袋の鼠、捕らえるは…
続読ありがとうございます。
今回はノアとジストールを追いかけます。
8.
「どこまで行く気だ?」
かなりの速さで駆けているのに息も切らさず隣を走る男を見やり、笑う。
「どこでもないですけど何か?」
何もかもが気に入らない。
王宮にいることも、この姿でいるのも、最悪な相手に出会ったことも、隣に並ぶこの男も。
だから、自分はすこぶる機嫌が悪い。
「なんなら、ここで白黒つけてもかまいませんが」
足を止め振り返る。
「どうせ相手は三流ですし?」
元々何かおかしいと思っていた。
武器になりそうなものは限られているが、幸いなことにいつもと同じ、守るのは一人。
周りは人気の無い廊下。
散らばるはガラス片。
壁には王家の紋章を彫った実用には向かない銀の盾と矛。
「あーあ、こんなことしたらまたお説教ものだよ…」
躊躇いもなく矛を掴み、盾を若旦那に投げた。
危なげもなく受け取る様子に舌打ちしたくなる。
あちこち走りまわり、何度も同じような道をノアに先導されながら走る。
何度も頭上で割れるガラスをものともせずどんどん先へ進んでいく。
王宮にはよく来るのだが、こんな場所は歩いたことは無い。
それをコイツは確かな足取りで走る。
「どこまで行く気だ?」
隣を走りだしてからこちらを向くことの無かった、ノアが笑った。
深く帽子をかぶっているせいで口元しか分からないがとても暗い笑みだった。
元から変わった奴で、仮にも主である俺に皮肉気に笑う。
そんなもの大したことではなかった。
今、彼女は怒っている。
こちらとて敵意をここまで見せられるとは思わなかった。
『気付いてやがる』
腹に一物持った人間だとは思っていたが、ここまでとは。
甘く見ていたようだ、〈認識を改めるべき〉とノアール=フェリトリアの調査票に書き込む。
「なんなら、ここで白黒つけてもかまいませんが」
足を止めた彼女は壁にかかっていた盾を俺に投げた…少しばかり、恨みが伝わってくるようだった。
ガラス片を見やり、笑った。
「派手にやってくれたね、暗殺者共」
拾ったガラス片を強く握り、窓の桟を避け、投げる。
カサリと何かが動く音がした。
少しすると、外が騒がしくなり人の声が聞こえた。
「お前たちは袋の鼠だよ」
獣の声が聞こえ、悲鳴が聞こえる。
それとともに何かが壁をこする音がした。
矛を構え笑う。

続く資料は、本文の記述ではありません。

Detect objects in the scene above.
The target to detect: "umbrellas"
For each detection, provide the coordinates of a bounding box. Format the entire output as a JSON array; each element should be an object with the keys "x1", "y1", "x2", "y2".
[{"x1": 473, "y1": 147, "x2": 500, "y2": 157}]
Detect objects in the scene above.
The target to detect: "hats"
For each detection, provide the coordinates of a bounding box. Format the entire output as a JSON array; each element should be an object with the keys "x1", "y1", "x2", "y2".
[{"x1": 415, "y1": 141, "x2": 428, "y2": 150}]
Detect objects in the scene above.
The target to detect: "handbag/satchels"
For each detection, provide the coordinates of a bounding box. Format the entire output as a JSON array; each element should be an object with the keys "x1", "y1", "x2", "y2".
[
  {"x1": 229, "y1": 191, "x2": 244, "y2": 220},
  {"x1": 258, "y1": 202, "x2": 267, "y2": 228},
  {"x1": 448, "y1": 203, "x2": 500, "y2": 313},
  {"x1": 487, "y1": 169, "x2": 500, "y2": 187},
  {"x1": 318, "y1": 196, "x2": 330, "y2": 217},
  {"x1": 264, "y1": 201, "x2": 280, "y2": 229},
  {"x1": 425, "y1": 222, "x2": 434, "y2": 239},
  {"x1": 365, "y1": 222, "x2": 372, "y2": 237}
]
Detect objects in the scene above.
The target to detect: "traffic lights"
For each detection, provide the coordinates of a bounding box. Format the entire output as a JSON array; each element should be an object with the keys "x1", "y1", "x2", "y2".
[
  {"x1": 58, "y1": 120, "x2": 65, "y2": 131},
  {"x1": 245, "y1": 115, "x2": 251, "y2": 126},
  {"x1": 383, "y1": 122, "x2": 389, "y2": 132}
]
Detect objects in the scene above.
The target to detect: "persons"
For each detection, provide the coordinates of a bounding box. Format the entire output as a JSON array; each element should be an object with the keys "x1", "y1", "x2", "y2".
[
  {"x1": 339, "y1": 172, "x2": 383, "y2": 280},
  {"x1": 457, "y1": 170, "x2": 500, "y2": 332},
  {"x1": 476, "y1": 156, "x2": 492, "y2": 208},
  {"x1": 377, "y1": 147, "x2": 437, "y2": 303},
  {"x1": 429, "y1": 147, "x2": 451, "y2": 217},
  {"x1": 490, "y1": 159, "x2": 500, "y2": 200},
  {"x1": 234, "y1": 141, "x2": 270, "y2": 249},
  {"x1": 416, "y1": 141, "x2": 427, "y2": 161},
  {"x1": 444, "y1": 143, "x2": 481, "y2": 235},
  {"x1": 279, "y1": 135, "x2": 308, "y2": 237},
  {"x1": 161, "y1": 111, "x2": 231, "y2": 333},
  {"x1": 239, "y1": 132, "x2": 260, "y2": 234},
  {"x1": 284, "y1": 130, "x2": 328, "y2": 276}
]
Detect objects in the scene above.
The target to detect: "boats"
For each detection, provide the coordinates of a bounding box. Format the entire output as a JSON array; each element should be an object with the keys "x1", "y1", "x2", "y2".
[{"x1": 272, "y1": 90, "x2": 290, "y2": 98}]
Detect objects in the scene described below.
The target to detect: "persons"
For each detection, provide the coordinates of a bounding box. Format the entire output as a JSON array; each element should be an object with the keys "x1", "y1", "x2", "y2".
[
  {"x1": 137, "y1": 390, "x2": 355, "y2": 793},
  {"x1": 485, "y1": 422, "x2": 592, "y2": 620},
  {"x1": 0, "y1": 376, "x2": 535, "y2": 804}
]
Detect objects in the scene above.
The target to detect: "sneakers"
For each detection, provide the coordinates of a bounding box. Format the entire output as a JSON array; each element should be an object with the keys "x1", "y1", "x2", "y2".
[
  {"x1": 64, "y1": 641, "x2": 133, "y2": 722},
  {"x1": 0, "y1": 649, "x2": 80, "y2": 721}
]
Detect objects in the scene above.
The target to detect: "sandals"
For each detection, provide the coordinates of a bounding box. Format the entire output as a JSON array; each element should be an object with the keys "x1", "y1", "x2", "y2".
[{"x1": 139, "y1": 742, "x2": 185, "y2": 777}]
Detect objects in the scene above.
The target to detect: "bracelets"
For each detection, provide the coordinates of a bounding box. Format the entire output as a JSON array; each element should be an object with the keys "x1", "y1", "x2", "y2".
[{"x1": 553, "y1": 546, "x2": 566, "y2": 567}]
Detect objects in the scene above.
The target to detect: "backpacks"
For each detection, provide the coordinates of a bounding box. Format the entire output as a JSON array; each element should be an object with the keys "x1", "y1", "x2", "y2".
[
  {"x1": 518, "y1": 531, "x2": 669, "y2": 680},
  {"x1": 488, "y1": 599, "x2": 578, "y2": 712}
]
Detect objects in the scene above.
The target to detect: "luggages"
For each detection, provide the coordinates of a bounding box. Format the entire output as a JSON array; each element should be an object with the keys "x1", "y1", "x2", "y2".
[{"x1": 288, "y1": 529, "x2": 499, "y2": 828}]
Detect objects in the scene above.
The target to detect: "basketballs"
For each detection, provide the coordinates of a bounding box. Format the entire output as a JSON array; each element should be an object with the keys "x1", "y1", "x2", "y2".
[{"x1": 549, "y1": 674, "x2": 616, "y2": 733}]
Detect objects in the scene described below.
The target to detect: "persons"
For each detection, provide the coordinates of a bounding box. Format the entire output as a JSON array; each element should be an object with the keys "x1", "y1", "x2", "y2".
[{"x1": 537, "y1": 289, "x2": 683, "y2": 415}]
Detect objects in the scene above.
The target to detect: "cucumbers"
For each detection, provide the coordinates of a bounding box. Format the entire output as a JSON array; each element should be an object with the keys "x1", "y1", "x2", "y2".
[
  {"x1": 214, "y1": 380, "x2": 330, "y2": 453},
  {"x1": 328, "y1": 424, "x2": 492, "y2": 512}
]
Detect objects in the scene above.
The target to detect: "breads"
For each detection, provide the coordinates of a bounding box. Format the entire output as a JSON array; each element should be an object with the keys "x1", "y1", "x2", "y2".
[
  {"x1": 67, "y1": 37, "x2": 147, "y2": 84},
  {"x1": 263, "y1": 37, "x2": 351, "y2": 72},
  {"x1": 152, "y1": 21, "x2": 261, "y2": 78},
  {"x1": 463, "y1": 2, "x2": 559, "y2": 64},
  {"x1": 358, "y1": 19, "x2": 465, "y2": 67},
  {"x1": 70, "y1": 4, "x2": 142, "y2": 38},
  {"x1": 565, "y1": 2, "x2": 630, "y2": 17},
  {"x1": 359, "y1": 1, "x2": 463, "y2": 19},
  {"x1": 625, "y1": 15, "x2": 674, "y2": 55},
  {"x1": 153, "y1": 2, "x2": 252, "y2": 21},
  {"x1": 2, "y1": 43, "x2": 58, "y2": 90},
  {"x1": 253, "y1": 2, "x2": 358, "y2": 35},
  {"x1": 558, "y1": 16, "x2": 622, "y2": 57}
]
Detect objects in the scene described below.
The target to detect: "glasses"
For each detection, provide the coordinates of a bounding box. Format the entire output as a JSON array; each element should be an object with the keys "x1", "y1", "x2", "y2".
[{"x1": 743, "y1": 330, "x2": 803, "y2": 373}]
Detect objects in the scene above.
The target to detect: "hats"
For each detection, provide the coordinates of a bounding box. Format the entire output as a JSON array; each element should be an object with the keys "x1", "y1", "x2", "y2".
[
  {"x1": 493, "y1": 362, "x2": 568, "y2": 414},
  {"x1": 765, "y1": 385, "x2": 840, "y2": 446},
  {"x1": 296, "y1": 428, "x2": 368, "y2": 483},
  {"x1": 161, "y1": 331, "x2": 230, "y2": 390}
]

嗤う。
「せいぜい、後悔しなよ」
私を怒らせたこと。
這い上ってきて二メートル以上の高さの窓から人が落ちてきた。
「ひっ」
実用的ではないとはいえ、刃は本物。
切っ先を向けられたソイツは固まった…様に見えた。
「入ってこい、中にいるのは餓鬼一人!外よりましだっ!!」
あちこちから音が響く。
きっと、全員がこちらに入ってくる。
「多勢に無勢だ。さぁ、おちびさんはどうするかな?」
勝ち誇ったソイツに顔を強張らせた。
全員で5人。
一人で、しかも隙ができやすい矛では勝ち目がない。
その場に緊張が走った。
あえて、ピンチで終わらせます。
ドキドキしながら読んでもらいたいシーンなのですが力不足です、ごめんなさい。
ノアは色々普通じゃない令嬢です。
濃すぎるかなぁ…と思うこの頃です。